- [WHAT THIS EXERCISE ASKS]:
(1) Translate this sentence from the vaccine passage into Spanish: "Humphries, who graduated from Temple University School of Medicine in 1993, said there was no dialogue about the science behind immunization or proof of why vaccines are safe and effective."
(2) Please carry on the vaccine passage from its final sentence onward.

- [EXERCISE PASSAGE]:
######
In medical school, Humphries said she was taught when vaccines were due and that they are safe and effective. Humphries, who graduated from Temple University School of Medicine in 1993, said there was no dialogue about the science behind immunization or proof of why vaccines are safe and effective.
“There was never any discussion about any potential harm, and potential risk, what the contents [of vaccines] are, what the history was,” Humphries said. “Zero point zero is what we got as far as discussion goes.”
But Lyczko said enough evidence has been gathered regarding the effectiveness of vaccines that there is not a disagreement in the medical world when it comes to the safety of immunization.
“There isn’t a controversy,” Lyczko said. “There’s enough scientific evidence that shows the value of vaccination and that they are not harmful.”
Humphries said she adhered to the medical community’s view on vaccines until she observed problems with her patients she believed to be related to vaccines. She said these issues, and the lack of attention paid to them by higher-ups at her hospital, spurred her to research the issue of vaccination. Through her research, Humphries said she arrived at the view that the science behind vaccination doesn’t add up.
“My statement is, look, ‘what you’re hearing from the pro-vaccine people is unscientific and that there’s still a lot of questions about the safety and effectiveness of vaccines and parents should be told what we don’t know and what we do know,’” Humphries said.
######
- [RECORD EXCERPTS]:
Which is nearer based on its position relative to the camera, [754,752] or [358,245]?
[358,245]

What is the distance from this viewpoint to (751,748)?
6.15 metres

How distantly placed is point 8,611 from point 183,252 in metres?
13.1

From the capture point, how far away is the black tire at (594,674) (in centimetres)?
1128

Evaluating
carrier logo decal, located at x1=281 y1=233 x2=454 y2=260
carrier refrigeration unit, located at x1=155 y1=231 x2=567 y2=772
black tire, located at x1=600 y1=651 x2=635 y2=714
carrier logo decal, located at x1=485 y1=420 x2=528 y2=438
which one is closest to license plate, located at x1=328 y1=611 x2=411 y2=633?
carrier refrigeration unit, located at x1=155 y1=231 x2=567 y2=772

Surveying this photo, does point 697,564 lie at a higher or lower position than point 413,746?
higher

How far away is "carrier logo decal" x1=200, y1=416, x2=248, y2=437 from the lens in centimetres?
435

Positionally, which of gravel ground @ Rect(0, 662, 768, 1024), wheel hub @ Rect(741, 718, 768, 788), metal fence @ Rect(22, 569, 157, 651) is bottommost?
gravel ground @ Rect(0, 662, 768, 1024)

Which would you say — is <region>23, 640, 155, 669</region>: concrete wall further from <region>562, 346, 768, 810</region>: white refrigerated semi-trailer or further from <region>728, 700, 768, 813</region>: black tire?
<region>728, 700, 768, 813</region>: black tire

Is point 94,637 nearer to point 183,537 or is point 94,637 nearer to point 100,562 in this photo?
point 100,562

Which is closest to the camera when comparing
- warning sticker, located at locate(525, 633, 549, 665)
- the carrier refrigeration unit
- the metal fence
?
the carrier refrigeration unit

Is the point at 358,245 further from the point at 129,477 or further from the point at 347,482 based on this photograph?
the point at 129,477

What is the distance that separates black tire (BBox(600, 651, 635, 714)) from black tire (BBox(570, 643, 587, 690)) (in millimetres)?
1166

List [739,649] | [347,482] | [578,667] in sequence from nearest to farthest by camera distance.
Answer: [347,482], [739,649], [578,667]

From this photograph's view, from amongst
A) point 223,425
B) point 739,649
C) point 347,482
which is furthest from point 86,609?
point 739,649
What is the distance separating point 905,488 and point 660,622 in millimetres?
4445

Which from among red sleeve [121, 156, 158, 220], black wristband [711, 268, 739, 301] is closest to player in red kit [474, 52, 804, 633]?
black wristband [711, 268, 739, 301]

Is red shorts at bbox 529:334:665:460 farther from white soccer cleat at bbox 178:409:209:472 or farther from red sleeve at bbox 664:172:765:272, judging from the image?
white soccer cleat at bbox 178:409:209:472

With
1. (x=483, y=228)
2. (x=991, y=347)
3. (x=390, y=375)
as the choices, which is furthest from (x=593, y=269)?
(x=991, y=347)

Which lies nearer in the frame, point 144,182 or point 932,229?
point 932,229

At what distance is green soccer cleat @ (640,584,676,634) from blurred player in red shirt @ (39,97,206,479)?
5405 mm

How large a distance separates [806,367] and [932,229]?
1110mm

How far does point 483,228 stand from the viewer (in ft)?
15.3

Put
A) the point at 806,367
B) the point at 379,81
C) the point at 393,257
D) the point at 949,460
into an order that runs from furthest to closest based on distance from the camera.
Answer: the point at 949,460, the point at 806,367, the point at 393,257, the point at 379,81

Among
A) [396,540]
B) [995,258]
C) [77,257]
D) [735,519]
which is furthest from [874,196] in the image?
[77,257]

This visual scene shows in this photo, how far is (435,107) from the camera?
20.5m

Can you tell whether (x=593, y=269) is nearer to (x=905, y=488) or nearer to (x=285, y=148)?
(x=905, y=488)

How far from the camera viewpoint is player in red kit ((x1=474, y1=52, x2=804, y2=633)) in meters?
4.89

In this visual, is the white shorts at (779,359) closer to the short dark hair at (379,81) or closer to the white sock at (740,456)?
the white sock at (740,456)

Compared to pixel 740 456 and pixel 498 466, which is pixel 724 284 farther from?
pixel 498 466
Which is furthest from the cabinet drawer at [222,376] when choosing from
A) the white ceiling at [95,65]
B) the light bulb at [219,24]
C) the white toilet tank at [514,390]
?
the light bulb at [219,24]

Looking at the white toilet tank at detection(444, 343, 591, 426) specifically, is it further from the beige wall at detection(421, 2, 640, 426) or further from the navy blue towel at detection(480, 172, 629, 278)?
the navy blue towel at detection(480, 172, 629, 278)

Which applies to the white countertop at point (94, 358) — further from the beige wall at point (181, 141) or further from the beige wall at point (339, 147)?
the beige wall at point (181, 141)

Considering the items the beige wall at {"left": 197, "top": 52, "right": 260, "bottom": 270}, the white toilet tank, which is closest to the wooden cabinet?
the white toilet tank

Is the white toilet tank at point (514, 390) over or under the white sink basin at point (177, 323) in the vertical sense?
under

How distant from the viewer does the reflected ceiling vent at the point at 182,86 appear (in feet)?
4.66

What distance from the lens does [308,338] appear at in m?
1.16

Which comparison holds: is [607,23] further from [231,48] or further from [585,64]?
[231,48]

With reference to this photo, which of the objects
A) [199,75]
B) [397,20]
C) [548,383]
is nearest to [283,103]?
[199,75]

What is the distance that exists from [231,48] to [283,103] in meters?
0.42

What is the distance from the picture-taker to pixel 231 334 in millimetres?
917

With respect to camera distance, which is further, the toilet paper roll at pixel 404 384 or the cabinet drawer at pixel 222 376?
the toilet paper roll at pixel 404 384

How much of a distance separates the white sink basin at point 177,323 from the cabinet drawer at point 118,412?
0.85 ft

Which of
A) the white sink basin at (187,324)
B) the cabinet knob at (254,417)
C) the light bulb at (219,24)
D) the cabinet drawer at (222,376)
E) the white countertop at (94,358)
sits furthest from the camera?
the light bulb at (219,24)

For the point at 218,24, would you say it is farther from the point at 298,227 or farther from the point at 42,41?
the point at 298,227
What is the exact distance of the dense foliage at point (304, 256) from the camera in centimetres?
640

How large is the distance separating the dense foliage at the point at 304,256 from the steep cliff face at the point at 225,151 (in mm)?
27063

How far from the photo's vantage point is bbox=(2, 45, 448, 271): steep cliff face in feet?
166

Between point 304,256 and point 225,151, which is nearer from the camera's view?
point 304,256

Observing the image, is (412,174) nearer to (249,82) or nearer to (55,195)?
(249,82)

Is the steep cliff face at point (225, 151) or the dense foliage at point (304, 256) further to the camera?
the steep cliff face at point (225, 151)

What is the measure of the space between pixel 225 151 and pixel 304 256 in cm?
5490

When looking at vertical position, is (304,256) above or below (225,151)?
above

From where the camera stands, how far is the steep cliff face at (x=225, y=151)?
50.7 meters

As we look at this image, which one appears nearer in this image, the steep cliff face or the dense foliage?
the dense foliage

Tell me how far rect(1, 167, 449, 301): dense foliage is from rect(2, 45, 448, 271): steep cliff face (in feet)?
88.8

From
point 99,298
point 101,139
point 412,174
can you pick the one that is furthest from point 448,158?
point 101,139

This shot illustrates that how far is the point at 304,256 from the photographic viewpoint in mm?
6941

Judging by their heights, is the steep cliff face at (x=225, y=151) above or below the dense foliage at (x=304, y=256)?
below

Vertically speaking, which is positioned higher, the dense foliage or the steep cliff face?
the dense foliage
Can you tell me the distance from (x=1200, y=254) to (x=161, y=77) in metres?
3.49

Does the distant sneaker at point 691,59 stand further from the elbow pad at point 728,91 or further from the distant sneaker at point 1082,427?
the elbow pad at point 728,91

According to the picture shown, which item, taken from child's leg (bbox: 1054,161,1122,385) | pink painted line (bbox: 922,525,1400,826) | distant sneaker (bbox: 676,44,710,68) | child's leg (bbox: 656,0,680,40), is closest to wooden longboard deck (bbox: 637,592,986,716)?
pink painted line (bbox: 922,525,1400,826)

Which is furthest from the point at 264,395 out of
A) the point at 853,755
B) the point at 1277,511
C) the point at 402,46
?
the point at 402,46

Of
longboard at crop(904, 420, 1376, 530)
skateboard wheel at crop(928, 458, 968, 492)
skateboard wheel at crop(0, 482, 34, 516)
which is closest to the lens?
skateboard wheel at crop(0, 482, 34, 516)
######
- [RESULTS FOR THE EXERCISE]:
(1) Humphries, quien se graduó de la Facultad de Medicina de la Universidad de Temple en 1993, dijo que no hubo ningún diálogo sobre la ciencia detrás de la inmunización ni pruebas de por qué las vacunas son seguras y eficaces.

(2)
She said people need to be better informed about the science of vaccines, and not just told that they are safe and effective.
However, Schaffer said the medical community has to combat what he believes are misconceptions people have about the impacts of vaccines.
In 1998, a study was published arguing there was a link between autism and the administration of the measles, mumps and rubella vaccine. The study has been widely discredited as fraudulent by the medical community. In 2010, the study was retracted, and its author, Andrew Wakefield, had his medical license revoked.
Schaffer said some people still make a connection between vaccines and conditions such as autism. Lyczko said it’s unfortunate that many parents are fearful about vaccines, because she said immunization has saved countless lives.
“Immunization and vaccination is one of the greatest public health achievements of the 20th century,” Lyczko said.
However, Humphries said the Wakefield study is just one example of how those who question the safety and effectiveness of vaccines are treated by the medical establishment. She said many doctors are afraid to oppose vaccines, for fear of being discredited by the medical community.
“It’s a hot potato that a lot of doctors don’t want to touch,” she said of vaccination. “So a lot of doctors do know there’s a problem.”
Lyczko said an additional aspect of the vaccination debate is the protection of the overall population, not just the individual. Powers said this is one reason she has her child vaccinated and believes others should do the same.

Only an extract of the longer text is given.